Kraken à solta

Chegou num átimo à cabine de voo. Pelas janelas panorâmicas, ao ver o que o destino lhe reservara, sentiu um calafrio de pavor subir-lhe pelo corpo. Aquilo não podia ser verdade!

- Um Kraken! - Exclamou.

A imensa massa que se aproximava dele, lenta e inexoravelmente, brilhava como mercúrio líquido à luz difusa do hiperespaço.

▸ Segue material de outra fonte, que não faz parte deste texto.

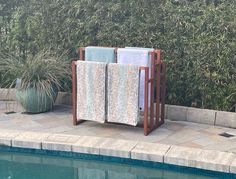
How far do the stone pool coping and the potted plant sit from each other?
833 mm

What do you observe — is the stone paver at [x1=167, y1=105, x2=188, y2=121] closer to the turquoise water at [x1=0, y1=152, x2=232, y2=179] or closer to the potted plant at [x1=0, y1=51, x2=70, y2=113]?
the turquoise water at [x1=0, y1=152, x2=232, y2=179]

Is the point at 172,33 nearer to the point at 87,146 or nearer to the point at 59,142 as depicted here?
the point at 87,146

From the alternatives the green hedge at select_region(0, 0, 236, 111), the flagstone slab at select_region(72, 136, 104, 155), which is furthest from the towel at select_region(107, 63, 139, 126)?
the green hedge at select_region(0, 0, 236, 111)

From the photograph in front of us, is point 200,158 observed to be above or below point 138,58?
below

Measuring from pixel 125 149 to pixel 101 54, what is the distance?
52.9 inches

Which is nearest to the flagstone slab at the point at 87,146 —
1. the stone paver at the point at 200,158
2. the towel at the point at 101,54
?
the stone paver at the point at 200,158

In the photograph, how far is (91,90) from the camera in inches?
196

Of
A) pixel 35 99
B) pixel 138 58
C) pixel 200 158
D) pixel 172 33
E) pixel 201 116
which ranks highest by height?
pixel 172 33

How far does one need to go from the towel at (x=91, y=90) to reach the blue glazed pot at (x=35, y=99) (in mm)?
786

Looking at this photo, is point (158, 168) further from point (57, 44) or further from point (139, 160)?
point (57, 44)

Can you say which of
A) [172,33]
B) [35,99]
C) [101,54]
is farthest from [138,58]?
[35,99]

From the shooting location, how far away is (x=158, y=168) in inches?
168

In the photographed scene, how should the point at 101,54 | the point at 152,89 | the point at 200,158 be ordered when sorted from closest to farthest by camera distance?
the point at 200,158 < the point at 152,89 < the point at 101,54

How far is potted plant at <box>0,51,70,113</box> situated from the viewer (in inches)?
222
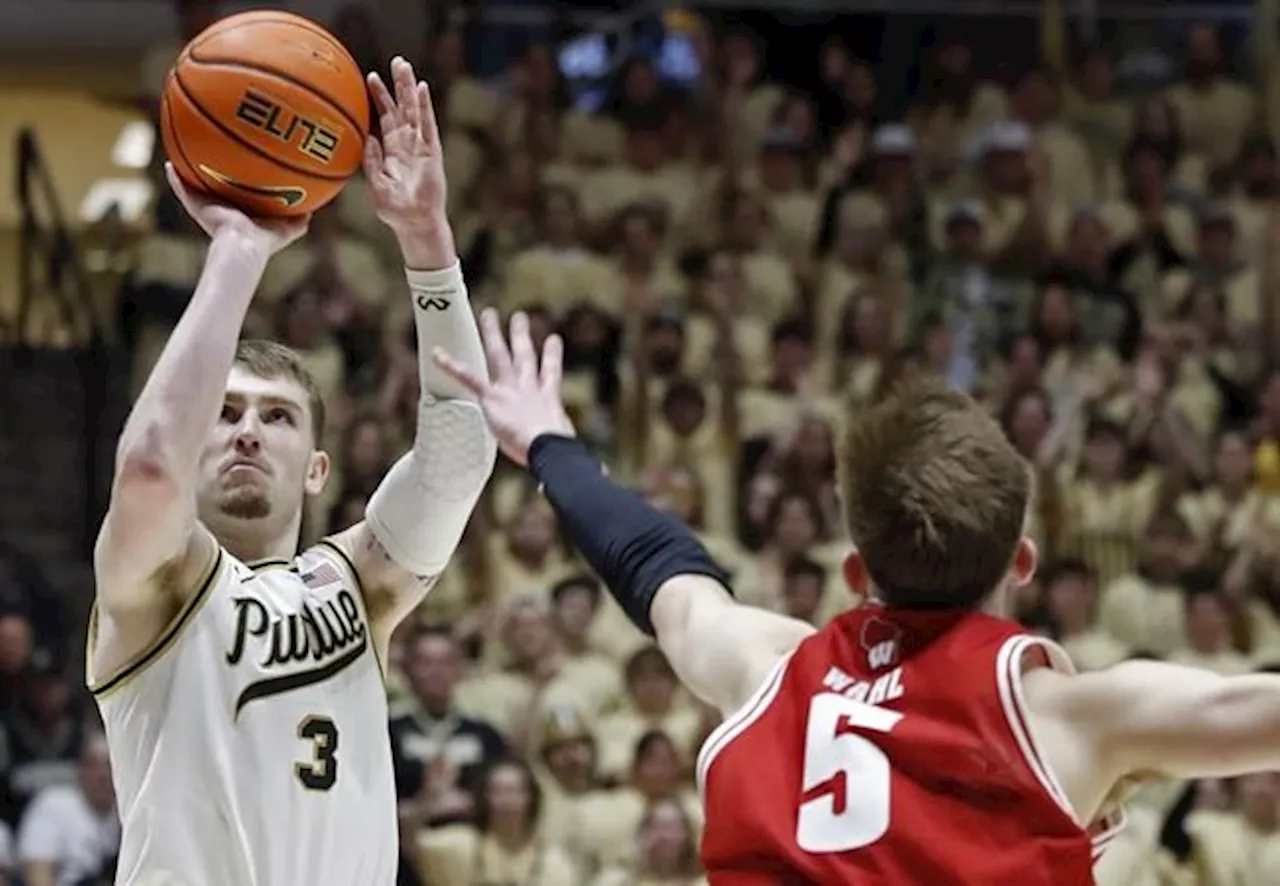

Lembrava um oval grosseiro com talvez um quilômetro de comprimento, de cuja extremidade frontal projetavam-se centenas de longos "tentáculos" metálicos que rodeavam uma "boca" central. Os tentáculos começavam agora a se distender em sua direção. Decididamente, não era um bom sinal.

Ajustou o transmissor para a frequência do Posto Avançado Novaya Zemlya 4 e transmitiu sua mensagem final:

- Fala o Pioneiro Dmitry Alekseev, do "Mensageiro das Estrelas". Estou à deriva no hiperespaço, após desligar o transponder conforme instruções recebidas. Infelizmente, fui localizado por um Kraken e não terei tempo hábil de religar o sistema de navegação. Vou ejetar o gravador de voo e me preparar para o impacto.

Pensou na mãe, morta há tantos anos, e na alienígena denominada Sylvie, que aparecia habitualmente em seus sonhos. Pelo menos, não precisaria se despedir de ambas. Em seguida, recolocou o capacete do traje espacial e digitou alguns comandos no computador de bordo. Sentiu um ligeiro solavanco quando uma carga explosiva lançou para longe do "Mensageiro das Estrelas" o gravador de voo, dentro de sua embalagem protetora. Acompanhou durante alguns instantes o pequeno bloco vermelho, enquanto ele se afastava revoluteando da nave, e depois concentrou-se na massa de tentáculos prateados que se estendiam em sua direção. Uma estranha paz o invadiu. Já não havia mais nada que pudesse fazer, a não ser, esperar.

Ouviu algo raspar contra o casco da cosmonave, à medida em que os tentáculos começavam a envolvê-la. Provavelmente, em mais alguns instantes, o "Mensageiro das Estrelas" seria completamente esmagado.

* * *

- Pensei que Krakens só existissem na mitologia nórdica - ponderou Mark Bergson, batendo ritmadamente com a caneta no relatório à sua frente.

Do outro lado da mesa circular, o marechal Aksakov olhou-o por cima dos óculos de leitura.

- Este Kraken de que estamos falando é bem real, Bergson.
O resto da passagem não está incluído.